Does anyone know what kind of cores these RISC cores will be? Will it be some lower end ARM version, or MIPS? Will it be something for which a wide array of tooling already exists, or will this have its own custom architecture which only works with their toolchain?
What's the point in having such a RAM/core ratio? By assigning 4 threads per core (which is fairly common to exploit manycore architectures) you don't even have 4Meg of memory per thread.
I would totally agree that memory constraint is sort of tied to manycore architectures, but in this case I find it pushed to the limits.
Since I thought I saw an Adapteva person posting here earlier:
If the Kickstarter falls through, what options could you still make available to hobbyists? Is there some version of your current prototype setup that you could sell, even if it's not one convenient board?
We would rather not think of that option:-) if the ks project fails, we'll do our best, but seems unlikely that we could support selling kits to hobbyists and they would certainly cost thousands of dollars each due to a lack of volume.
If you don't reach it in time, collect pre-orders. Seriously. Getting an escrow setup in place that in effect gives you a similar payment mechanism as Kickstarter (money handed over to you once the $750k is met; returned if criteria are not met) does not need to be expensive. Even without Escrow I think that if you get close to the target, a substantial number of those of us who've committed on Kickstarter will be ok with taking the risk. And it'd let you set longer/more flexible terms to make reaching it easier.
we got into a big discussion on super computers (the definition), the meaning of what a core is and a whole bunch of other issues... but the low power requirements of this are being completely ignored... as for applications... well portable and/or remote devices/sensors that need parallel computing capabilities and where high energy usage is prohibitive are possible applications. But the greatest asset of this is to spark the next gen of app developers and programmers to fully embrace parallel programming and truly make software scalable...
is it me or erlang would sort of fit nicely into the core's ideology of data processing? Seems that LD is like set constant. there are external STR commands. You can have data loaded into registers from the code - MOV. Not an expert in Erlang but it seem that two ideologies can beneficial to one another.

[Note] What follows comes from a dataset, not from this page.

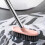 Stainless Steel Clean Broom with Extendable Handle Pink 1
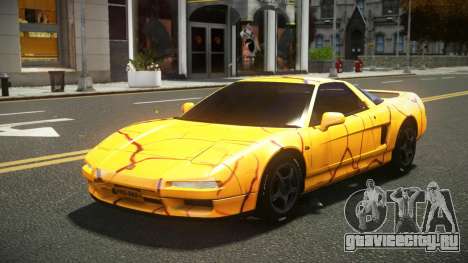 Honda NSX Vihongo S14 для GTA 4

And if it is so, should expecting Erlang compiler be out of the question? :)
For personal computers - desktops and laptops - I think we don't have a shortage of processor cycles. The minimal specs of the Raspberry Pi make it useable - 256MB of RAM, 700 MHz CPU, a few GB of storage and enough MB to saturate a home broadband connection. What is compelling about the best contemporary personal computing devices is form factor. How easy is it to provide input; how nice is the screen; if it is a mobile device, how heavy is it and does the battery last long enough, etc.
Does a personal parallel computer really help me? At first blush, I am having a hard time seeing how. Clearly, there are CPU intensive workloads that people have mentioned in this discussion - ray tracing is one. The video mentions robotics and algorithms. I have mixed feelings about that since I personally believe the future of robotics lies in computation off the physical robot itself - aka cloud robotics. A use case I personally would find beneficial is the ability to run dozens of VMs on the same machine. Heck ... each of my 50 open browser tabs could run inside separate VMs. I know light weight container technology is around for a while. e.g. jails, LXC. But what about hypervisor-based virtualization - e.g. VMWare, Xen, etc.? While the parallelization offered by this tech would be awesome, what seems to be missing is the ability to address lots and lots of memory.